> _EXERCISE AIM_: Copy the rows word for word, from the line containing "At what distance from the lens" through the final row, including both.

start INFORMATION SUPPLIED

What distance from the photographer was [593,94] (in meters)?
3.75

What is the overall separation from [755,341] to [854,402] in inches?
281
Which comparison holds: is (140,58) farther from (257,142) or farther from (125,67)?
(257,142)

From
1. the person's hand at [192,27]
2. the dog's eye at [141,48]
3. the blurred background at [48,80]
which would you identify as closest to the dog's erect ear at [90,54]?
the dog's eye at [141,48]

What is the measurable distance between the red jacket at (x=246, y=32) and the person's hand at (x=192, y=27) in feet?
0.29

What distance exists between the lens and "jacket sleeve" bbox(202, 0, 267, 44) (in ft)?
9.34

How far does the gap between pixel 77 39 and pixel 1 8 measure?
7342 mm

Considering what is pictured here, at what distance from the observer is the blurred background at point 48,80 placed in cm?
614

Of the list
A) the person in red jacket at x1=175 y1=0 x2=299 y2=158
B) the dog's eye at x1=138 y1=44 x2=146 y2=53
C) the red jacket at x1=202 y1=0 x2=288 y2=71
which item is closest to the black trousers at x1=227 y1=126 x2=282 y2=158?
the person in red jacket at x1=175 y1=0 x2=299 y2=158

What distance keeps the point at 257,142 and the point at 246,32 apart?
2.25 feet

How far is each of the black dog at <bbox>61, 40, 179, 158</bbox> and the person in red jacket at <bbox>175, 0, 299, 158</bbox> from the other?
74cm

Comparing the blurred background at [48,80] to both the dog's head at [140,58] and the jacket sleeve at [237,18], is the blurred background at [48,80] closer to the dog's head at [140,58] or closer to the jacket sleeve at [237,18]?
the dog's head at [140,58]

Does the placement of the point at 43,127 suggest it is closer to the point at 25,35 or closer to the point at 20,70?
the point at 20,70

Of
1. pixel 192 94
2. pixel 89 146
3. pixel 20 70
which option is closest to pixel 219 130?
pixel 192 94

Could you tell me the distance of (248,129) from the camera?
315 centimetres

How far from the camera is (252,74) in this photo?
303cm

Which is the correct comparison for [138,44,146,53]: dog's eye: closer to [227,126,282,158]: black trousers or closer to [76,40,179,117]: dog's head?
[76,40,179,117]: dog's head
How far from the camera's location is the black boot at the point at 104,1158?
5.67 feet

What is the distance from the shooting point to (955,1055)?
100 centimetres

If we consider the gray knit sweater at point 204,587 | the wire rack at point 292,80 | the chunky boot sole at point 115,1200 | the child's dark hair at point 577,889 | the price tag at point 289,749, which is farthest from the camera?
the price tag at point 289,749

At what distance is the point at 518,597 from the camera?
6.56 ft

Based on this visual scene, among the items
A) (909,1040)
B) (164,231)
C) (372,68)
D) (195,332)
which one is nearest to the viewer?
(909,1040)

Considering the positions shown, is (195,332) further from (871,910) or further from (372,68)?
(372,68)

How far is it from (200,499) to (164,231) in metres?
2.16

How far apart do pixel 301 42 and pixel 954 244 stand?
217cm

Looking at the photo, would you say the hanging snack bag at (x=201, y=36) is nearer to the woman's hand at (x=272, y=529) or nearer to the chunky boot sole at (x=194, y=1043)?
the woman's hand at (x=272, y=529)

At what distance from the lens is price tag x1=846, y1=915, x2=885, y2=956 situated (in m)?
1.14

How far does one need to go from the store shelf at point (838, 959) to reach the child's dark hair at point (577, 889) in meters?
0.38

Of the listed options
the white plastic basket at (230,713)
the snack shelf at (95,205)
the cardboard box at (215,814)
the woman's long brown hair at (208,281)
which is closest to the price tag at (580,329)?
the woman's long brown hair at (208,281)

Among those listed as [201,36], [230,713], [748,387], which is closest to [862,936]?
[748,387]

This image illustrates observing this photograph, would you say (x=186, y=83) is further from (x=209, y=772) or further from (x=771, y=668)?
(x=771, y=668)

end INFORMATION SUPPLIED

> _TASK SOLUTION_:
At what distance from the lens is price tag x1=846, y1=915, x2=885, y2=956 situated (in m)?
1.14

How far does one need to go from the store shelf at point (838, 959) to reach the child's dark hair at point (577, 889) in meters?
0.38

Of the listed options
the white plastic basket at (230,713)
the snack shelf at (95,205)
the cardboard box at (215,814)
the woman's long brown hair at (208,281)
which is closest to the price tag at (580,329)?
the woman's long brown hair at (208,281)

Among those listed as [201,36], [230,713], [748,387], which is closest to [862,936]?
[748,387]

This image illustrates observing this photograph, would you say (x=186, y=83) is further from (x=209, y=772) or further from (x=771, y=668)?
(x=771, y=668)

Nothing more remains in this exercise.